The mechanism described here departs from both patterns by evaluating admissibility at every transition, by halting the chain structurally on rejection, and by treating chain-level trust slope as a per-step rejection condition. Generation does not occur before admission; the gate is the precondition for the transition, not its post-hoc reviewer. The result is a system in which problematic trajectories are prevented from forming, not merely suppressed after they have formed.
Disclosure Scope
This article describes the semantic-execution mechanism as defined in Chapter 8 of the cognition patent. The mechanism is disclosed at a level sufficient for a person of ordinary skill in the art of governed autonomous systems to construct an embodiment without undue experimentation. The semantic graph, admissibility gate, governance-class catalog, trust-slope envelope, and halt semantics are declared as policy-bound rather than implementation-bound, and the disclosure encompasses any embodiment in which inference proceeds as graph traversal subject to per-step admissibility evaluation against a governance class.

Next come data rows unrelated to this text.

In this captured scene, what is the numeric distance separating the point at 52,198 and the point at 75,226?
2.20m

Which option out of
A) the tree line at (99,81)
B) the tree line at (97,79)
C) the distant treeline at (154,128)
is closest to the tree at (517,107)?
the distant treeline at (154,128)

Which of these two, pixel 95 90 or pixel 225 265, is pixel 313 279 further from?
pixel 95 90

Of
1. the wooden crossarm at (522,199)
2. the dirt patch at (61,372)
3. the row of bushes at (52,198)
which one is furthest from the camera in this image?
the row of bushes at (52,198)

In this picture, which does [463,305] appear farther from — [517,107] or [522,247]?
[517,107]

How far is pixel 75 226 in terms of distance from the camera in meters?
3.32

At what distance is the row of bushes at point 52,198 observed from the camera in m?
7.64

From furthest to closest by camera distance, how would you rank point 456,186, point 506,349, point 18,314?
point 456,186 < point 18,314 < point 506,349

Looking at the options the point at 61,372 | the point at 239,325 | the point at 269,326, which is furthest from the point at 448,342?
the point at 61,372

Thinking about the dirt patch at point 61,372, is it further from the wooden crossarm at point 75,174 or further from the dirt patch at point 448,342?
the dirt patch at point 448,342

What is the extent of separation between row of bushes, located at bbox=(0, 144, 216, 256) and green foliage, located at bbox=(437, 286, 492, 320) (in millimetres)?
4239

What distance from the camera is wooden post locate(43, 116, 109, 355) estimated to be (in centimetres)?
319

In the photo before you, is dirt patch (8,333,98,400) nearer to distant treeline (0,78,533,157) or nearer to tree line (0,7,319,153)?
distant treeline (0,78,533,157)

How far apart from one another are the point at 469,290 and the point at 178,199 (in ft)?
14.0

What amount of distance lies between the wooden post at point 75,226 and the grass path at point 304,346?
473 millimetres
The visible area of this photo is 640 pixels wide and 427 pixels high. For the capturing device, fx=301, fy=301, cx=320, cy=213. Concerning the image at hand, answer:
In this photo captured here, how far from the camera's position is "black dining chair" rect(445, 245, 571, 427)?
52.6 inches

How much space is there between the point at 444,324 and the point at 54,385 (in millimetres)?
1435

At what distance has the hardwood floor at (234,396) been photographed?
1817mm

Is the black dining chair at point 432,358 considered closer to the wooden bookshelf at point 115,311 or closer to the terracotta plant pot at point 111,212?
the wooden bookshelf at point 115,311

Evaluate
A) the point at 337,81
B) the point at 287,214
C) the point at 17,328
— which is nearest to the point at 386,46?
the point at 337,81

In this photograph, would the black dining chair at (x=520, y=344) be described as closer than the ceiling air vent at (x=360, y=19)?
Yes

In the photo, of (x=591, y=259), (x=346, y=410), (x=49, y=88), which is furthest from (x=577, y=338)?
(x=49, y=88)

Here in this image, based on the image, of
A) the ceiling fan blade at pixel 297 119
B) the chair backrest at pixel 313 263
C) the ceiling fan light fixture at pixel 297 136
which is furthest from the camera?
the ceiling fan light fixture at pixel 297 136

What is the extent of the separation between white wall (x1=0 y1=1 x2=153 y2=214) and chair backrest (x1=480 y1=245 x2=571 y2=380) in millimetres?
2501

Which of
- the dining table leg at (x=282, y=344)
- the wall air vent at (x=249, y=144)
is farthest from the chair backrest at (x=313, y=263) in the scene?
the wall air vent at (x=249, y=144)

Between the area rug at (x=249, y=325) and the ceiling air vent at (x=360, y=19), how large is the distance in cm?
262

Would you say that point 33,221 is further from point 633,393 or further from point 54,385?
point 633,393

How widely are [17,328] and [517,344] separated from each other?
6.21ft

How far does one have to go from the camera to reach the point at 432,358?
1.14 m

The disclosure scope extends to embodiments in which evaluation is serial, parallel, or speculative; in which decomposition is planner-driven, grammar-driven, or model-driven; and in which governance-class assignment is static, dynamic, or layered. It extends to embodiments in which the trust-slope envelope is expressed as bounds on first-order rate of change, as bounds on higher-order trajectory features, or as a composition of both. It extends to embodiments in which the gate's evaluation function is realized as a tabulated predicate, a compiled rule set, a deterministic interpretation of a learned model, or any composition thereof, provided the function is deterministic and its inputs are drawn from the canonical fields declared in policy.
The disclosure does not encompass embodiments in which inference proceeds without per-step admissibility evaluation, in which rejection is realized by post-hoc filtering rather than by halt at the gate, or in which the policy reference does not declare the governance-class catalog and the trust-slope envelope. Such embodiments lack the structural commitments that make inference governable within the loop and are outside the scope of the present disclosure.
The disclosure further encompasses embodiments in which the semantic graph is materialized lazily, with successor states constructed only on admission of the transition leading to them, and embodiments in which the graph is materialized eagerly to support look-ahead evaluation. The structural commitment that admission precedes commitment is preserved across both, because eager construction of successor states is permitted only when their construction is itself governed by the same admissibility predicate. The look-ahead is therefore not a bypass of the gate but a precomputation under the gate, and any state whose construction was admitted may be subsequently revoked if the chain's trust slope deteriorates before the state is reached in execution order.